### PROBLEM TO WORK ON:
Copy out each line below that contains the string "position".

### RECORDS SUPPLIED:
-*-
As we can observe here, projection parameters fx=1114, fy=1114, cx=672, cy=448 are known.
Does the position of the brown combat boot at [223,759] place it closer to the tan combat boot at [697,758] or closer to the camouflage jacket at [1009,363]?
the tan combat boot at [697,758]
-*-
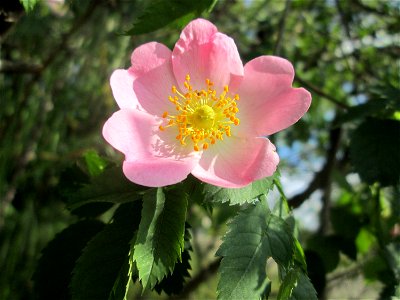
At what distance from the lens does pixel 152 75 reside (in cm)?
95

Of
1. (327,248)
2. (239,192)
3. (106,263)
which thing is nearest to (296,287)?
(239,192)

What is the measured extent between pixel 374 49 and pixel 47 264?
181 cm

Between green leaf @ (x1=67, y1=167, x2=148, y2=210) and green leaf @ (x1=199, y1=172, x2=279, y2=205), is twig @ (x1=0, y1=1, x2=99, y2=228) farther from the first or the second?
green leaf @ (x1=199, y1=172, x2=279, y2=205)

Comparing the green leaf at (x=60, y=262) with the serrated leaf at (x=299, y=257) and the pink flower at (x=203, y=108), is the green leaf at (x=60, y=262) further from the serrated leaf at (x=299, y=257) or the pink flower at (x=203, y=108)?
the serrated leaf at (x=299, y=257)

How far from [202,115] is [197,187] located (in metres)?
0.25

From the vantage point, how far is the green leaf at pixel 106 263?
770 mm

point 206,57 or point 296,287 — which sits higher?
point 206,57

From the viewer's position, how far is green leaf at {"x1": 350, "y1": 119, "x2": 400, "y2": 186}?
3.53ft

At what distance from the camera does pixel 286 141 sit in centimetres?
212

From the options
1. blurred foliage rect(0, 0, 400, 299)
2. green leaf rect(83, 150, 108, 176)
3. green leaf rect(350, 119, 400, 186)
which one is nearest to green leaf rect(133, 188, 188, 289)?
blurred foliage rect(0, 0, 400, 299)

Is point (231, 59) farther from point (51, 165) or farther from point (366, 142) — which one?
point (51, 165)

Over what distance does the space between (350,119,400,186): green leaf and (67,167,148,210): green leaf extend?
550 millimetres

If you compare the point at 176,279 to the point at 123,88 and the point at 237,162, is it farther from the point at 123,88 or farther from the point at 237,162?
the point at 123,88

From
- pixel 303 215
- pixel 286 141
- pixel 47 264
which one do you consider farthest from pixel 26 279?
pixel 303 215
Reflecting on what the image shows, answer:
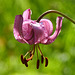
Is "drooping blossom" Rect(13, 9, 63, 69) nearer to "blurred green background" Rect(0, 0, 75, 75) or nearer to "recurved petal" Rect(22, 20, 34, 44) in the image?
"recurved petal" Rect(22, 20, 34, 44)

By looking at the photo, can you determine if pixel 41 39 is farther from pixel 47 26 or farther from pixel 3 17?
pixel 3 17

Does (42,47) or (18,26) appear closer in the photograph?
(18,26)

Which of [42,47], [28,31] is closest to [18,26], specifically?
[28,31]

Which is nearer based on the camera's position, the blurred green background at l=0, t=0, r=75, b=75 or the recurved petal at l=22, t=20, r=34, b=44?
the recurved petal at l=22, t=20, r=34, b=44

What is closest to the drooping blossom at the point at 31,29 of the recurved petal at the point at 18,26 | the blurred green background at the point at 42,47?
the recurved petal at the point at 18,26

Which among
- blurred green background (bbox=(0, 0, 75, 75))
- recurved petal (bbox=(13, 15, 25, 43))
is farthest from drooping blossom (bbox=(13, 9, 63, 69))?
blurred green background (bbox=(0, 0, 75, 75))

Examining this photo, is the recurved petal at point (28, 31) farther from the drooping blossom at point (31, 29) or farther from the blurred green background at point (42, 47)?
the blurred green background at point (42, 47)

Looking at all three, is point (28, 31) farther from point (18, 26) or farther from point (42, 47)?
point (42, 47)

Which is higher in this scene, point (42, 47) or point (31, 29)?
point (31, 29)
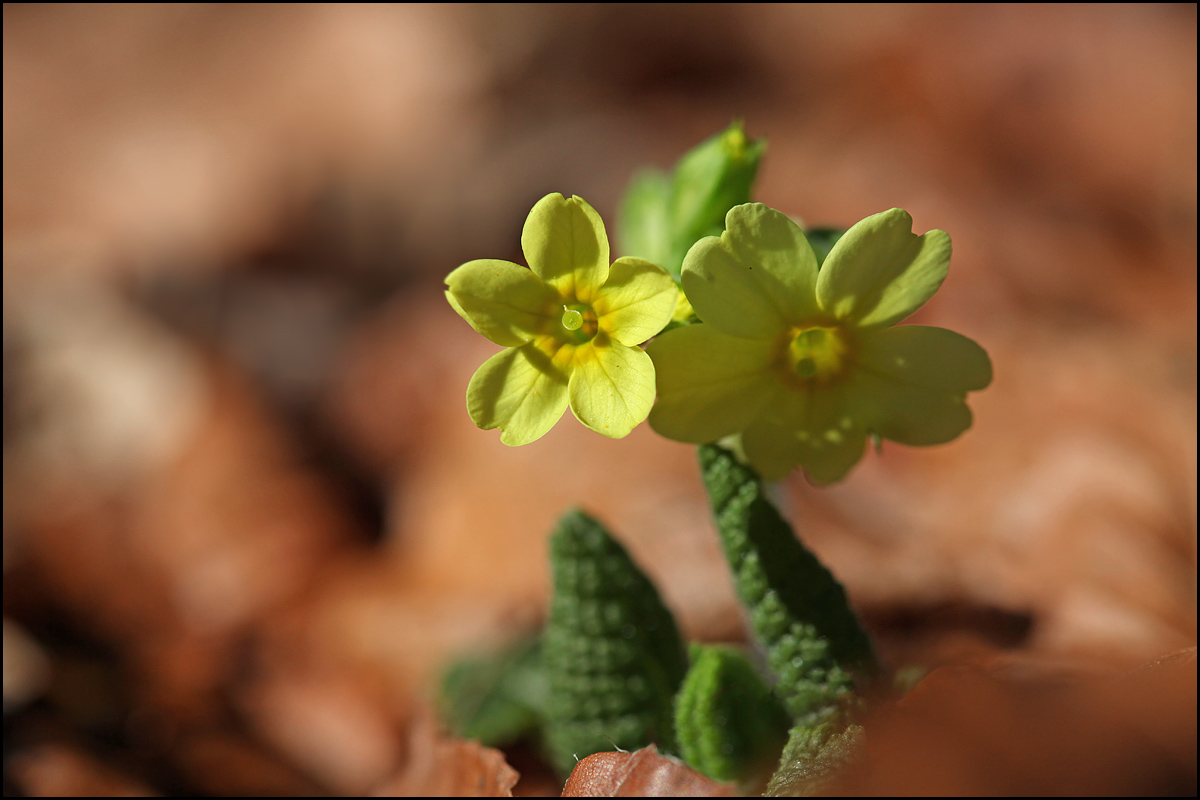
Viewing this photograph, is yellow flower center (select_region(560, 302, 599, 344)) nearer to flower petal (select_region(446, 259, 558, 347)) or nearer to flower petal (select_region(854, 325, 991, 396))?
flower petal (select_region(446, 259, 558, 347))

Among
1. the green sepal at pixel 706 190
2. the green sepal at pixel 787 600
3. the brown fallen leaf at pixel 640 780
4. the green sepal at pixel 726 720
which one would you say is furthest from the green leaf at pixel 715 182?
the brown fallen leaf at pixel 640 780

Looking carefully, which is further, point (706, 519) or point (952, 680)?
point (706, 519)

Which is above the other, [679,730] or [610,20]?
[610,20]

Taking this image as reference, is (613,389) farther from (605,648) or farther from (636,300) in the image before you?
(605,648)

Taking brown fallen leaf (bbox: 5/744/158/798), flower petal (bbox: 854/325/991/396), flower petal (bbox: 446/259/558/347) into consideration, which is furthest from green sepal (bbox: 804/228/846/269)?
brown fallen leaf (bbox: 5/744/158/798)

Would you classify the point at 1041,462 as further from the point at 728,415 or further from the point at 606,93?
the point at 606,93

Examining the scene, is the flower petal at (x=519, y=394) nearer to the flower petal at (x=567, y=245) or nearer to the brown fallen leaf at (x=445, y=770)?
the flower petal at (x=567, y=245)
-*-
### RESPONSE:
Does the position of the brown combat boot at [223,759] place it closer to the tan combat boot at [697,758] or closer to the camouflage jacket at [1009,363]?
From the viewer's position, how far is green leaf at {"x1": 350, "y1": 119, "x2": 400, "y2": 186}?
Which is nearer based on the camera's position, the blurred green background at l=0, t=0, r=75, b=75 or the recurved petal at l=22, t=20, r=34, b=44?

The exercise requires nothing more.